• _Supplied records_
──────────────────────────────

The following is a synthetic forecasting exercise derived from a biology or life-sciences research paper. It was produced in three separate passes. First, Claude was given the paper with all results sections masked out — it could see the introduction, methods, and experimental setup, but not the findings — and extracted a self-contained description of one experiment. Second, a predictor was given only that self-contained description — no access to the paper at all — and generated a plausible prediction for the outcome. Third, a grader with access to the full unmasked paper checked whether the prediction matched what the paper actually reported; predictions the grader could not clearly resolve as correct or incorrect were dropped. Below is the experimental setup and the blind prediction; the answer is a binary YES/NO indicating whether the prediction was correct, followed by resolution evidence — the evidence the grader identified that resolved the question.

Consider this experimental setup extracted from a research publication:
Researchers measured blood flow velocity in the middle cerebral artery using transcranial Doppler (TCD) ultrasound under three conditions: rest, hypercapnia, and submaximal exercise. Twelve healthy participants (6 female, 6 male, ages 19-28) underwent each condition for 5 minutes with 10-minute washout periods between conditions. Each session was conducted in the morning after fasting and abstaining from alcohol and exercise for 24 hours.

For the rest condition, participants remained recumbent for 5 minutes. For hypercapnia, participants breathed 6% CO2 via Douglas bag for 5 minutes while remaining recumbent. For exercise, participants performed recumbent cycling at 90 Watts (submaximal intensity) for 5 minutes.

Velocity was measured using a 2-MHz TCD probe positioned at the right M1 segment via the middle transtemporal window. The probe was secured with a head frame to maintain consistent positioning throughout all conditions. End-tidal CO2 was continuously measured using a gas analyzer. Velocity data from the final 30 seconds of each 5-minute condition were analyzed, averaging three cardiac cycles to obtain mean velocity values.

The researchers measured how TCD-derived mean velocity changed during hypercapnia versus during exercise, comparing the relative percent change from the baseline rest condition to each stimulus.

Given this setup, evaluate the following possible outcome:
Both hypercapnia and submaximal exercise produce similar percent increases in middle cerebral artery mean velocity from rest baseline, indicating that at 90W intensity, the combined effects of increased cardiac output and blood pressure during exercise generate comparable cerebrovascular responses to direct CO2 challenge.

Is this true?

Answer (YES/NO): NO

──────────────────────────────

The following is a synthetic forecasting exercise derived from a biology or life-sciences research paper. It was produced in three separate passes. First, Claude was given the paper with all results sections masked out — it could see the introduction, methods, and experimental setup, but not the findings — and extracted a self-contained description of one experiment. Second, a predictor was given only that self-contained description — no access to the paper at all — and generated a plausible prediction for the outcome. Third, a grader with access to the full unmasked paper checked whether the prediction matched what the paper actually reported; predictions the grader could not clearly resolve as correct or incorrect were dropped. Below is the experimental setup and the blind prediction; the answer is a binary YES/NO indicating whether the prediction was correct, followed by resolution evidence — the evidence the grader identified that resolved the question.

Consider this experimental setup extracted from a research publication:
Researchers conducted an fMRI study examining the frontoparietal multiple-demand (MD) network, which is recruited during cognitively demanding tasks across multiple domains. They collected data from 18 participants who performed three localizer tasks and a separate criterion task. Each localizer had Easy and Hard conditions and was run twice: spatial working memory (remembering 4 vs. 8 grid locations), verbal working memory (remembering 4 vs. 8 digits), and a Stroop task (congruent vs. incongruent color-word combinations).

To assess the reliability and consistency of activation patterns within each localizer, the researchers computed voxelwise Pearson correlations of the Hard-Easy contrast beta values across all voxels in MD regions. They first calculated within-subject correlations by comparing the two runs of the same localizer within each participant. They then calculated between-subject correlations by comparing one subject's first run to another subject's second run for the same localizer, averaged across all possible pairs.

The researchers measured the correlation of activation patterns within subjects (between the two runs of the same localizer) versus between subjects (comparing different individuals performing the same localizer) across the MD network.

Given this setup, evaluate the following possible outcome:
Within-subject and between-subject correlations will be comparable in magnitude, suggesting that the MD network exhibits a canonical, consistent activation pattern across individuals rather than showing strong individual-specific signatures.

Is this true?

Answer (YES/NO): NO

──────────────────────────────

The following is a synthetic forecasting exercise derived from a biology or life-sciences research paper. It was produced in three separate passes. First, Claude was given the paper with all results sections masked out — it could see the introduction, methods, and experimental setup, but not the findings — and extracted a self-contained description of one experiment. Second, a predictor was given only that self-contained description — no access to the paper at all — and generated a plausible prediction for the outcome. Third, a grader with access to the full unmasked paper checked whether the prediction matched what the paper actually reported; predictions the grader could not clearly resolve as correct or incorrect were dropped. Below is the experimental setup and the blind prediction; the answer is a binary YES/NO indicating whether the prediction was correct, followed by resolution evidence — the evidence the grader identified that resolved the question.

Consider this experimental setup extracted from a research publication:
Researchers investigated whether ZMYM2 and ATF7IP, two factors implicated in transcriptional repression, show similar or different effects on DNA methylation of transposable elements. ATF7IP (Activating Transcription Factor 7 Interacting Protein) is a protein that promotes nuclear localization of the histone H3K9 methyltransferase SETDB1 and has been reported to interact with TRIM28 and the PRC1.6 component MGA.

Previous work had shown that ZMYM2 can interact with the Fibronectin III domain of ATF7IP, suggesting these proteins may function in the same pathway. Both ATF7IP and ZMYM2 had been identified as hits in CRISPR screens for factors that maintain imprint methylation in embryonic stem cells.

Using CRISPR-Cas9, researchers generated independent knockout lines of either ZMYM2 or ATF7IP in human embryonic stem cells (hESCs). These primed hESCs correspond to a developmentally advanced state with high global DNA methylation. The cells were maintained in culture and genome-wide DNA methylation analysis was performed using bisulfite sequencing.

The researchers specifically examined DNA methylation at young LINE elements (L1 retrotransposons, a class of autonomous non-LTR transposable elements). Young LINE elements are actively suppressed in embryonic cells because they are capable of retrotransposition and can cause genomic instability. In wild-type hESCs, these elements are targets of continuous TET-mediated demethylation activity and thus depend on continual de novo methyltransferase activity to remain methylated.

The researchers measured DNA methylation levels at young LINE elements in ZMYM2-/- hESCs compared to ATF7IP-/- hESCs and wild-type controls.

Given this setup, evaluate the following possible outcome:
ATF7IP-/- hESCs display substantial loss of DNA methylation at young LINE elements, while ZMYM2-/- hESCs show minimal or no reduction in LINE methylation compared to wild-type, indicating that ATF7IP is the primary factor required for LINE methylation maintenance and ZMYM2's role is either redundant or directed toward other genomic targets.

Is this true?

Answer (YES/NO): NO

──────────────────────────────

• _Work task_
Find all lines holding the word "while" in the records above and copy them.

• _Solution for this exercise_
For the rest condition, participants remained recumbent for 5 minutes. For hypercapnia, participants breathed 6% CO2 via Douglas bag for 5 minutes while remaining recumbent. For exercise, participants performed recumbent cycling at 90 Watts (submaximal intensity) for 5 minutes.
ATF7IP-/- hESCs display substantial loss of DNA methylation at young LINE elements, while ZMYM2-/- hESCs show minimal or no reduction in LINE methylation compared to wild-type, indicating that ATF7IP is the primary factor required for LINE methylation maintenance and ZMYM2's role is either redundant or directed toward other genomic targets.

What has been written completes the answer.